▸ **WORK TASK A**: Rewrite the paragraph of the negotiations update that begins "After the AIP language has been finalized" as a short list of steps, keeping its main facts.
▸ **WORK TASK B**: Quote everything in the negotiations update from "The Alaska Airlines" down to "in the industry.".

▸ **TEXT EXCERPT**:
=== Section Start ===

The Alaska Airlines (ASA) Aircraft Maintenance Technicians (AMT) are major contributors to the Company’s record profits, safety record, cost structure, reliability, on-time performance, and overall success. Despite the rapid changes in the airline industry and current shortage of qualified, tenured Technicians, the aviation industry continues in an economic upturn. The big four – Delta, American, United, and Southwest Airlines– have helped raise the bar for economic packages due to the last 15 years of stagnation and concessions that have resulted in record profits and substantial growth in the industry.
This past weekend, the AMFA and ASA negotiating committees achieved an Agreement in Principle (AIP) on a proposed five-year contract including significant pay increases and added job protection provisions. As major contributors to the success of Alaska Airlines, this offer would continue to allow the Company to take care of their loyal customers and employees, ensure future flexibility for growth, and continue to be competitive in all markets. This agreement will help improve our technicians’ lost years in wages, benefits, and sustain caps on rising medical costs. Unfortunately, there are areas the Company would not move on, and we did not capture all our members’ wants in retirement. The details of the agreement will be highlighted in AMFA–ASA Negotiations Update #17 to be released later this week.
After the AIP language has been finalized by both AMFA and the Company committees, the National Executive Council (NEC) will review the Tentative Agreement (TA) and decide whether or not to present it to the members for a ratification vote. After approval by the NEC to bring this TA to the membership, your Negotiating Committee will conduct a road show, visiting stations across the system to discuss the details of the TA and answer questions from the membership. In addition, each member will receive an email with the final language for their review and consideration prior to a vote.

=== Section End ===

▸ **RECORDED DATA**:
=== Section Start ===

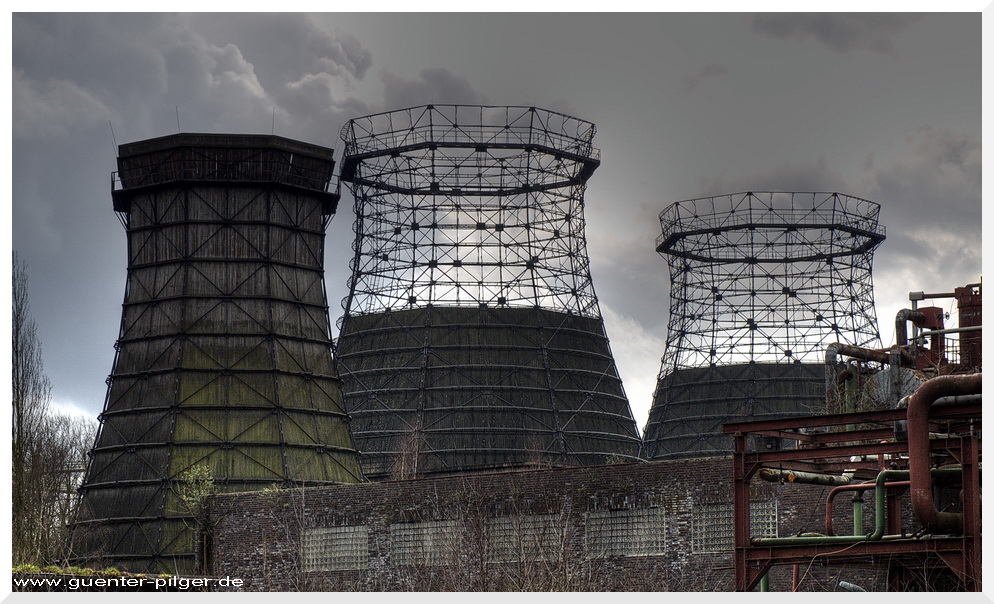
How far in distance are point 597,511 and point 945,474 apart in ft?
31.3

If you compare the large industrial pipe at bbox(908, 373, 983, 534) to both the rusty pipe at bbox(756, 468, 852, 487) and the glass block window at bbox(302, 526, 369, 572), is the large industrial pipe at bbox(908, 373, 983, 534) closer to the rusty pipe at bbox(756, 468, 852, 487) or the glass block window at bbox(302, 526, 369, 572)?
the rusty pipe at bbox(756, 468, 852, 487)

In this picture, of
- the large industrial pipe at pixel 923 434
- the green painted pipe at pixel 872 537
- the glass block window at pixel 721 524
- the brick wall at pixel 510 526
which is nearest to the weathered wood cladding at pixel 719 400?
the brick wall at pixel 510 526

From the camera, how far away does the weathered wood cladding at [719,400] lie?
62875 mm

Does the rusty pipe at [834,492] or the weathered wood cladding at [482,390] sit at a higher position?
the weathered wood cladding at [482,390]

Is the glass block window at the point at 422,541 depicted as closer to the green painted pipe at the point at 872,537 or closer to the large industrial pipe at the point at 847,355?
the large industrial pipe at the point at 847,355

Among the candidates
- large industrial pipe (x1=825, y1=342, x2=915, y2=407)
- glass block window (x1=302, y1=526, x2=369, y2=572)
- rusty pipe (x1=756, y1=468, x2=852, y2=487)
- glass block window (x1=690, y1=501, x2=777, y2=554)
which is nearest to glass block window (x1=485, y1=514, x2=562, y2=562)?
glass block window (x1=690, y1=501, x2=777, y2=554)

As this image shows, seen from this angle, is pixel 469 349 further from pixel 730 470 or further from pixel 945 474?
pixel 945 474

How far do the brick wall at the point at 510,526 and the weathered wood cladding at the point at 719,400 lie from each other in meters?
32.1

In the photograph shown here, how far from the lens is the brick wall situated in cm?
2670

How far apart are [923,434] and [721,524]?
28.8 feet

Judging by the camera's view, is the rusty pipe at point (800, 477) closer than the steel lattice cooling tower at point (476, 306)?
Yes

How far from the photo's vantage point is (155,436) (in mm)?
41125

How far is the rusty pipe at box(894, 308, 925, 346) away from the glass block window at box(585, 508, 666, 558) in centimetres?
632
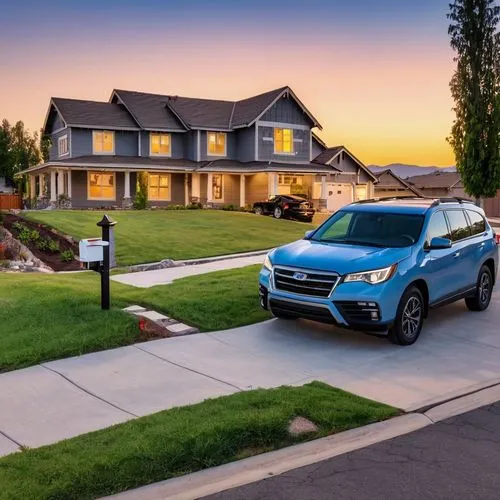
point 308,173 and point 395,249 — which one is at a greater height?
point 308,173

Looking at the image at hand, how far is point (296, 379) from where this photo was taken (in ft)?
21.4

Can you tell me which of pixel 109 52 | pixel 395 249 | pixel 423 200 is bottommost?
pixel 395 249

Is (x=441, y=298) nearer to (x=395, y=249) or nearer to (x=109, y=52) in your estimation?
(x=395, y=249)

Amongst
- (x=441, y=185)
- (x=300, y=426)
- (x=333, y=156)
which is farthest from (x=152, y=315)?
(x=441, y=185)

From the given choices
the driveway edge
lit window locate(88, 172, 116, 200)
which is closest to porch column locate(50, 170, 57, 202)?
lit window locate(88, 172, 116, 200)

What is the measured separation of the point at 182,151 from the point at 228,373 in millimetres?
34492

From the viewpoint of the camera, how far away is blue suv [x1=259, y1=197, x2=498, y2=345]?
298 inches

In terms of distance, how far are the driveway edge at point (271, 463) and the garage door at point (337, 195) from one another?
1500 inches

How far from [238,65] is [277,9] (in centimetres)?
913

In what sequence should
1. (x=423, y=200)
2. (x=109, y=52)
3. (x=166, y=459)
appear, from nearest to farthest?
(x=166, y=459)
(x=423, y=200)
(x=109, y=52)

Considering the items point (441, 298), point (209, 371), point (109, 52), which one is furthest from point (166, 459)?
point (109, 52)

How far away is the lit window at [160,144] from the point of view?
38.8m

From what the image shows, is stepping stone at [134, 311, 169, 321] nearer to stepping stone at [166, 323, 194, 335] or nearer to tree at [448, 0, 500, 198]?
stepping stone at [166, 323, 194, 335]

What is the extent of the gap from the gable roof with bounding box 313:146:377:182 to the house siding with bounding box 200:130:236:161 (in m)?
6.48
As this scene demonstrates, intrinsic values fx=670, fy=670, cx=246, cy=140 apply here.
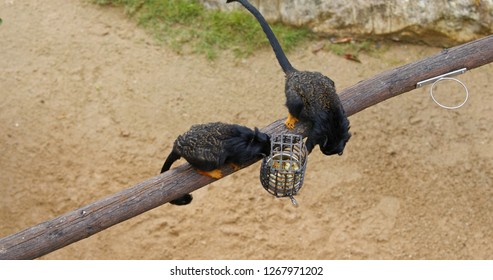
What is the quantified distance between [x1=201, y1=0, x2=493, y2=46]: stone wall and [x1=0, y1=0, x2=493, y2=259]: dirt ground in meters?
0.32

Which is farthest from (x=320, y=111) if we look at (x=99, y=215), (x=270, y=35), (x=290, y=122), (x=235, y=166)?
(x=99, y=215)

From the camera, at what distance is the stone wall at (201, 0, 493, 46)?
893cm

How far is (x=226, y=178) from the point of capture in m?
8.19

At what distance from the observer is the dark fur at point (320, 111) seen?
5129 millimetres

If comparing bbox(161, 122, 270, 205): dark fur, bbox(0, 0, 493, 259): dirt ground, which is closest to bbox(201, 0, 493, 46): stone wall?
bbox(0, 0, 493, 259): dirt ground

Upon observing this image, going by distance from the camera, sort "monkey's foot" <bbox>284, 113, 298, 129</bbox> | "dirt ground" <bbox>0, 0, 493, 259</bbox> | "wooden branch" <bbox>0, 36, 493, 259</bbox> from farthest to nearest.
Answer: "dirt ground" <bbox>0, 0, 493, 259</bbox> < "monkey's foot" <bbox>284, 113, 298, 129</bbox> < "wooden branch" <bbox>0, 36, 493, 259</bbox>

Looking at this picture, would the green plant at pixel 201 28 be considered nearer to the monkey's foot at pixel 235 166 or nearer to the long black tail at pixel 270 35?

=== Section End ===

▸ **EXPECTED ANSWER A**:
- AMFA and the Company committees finalize the AIP language.
- The National Executive Council (NEC) reviews the Tentative Agreement (TA) and decides whether to send it to the members for a ratification vote.
- If the NEC approves, the Negotiating Committee holds a road show, visiting stations across the system to go over the TA and answer members' questions.
- Before the vote, each member gets an email with the final language to review.

▸ **EXPECTED ANSWER B**:
The Alaska Airlines (ASA) Aircraft Maintenance Technicians (AMT) are major contributors to the Company’s record profits, safety record, cost structure, reliability, on-time performance, and overall success. Despite the rapid changes in the airline industry and current shortage of qualified, tenured Technicians, the aviation industry continues in an economic upturn. The big four – Delta, American, United, and Southwest Airlines– have helped raise the bar for economic packages due to the last 15 years of stagnation and concessions that have resulted in record profits and substantial growth in the industry.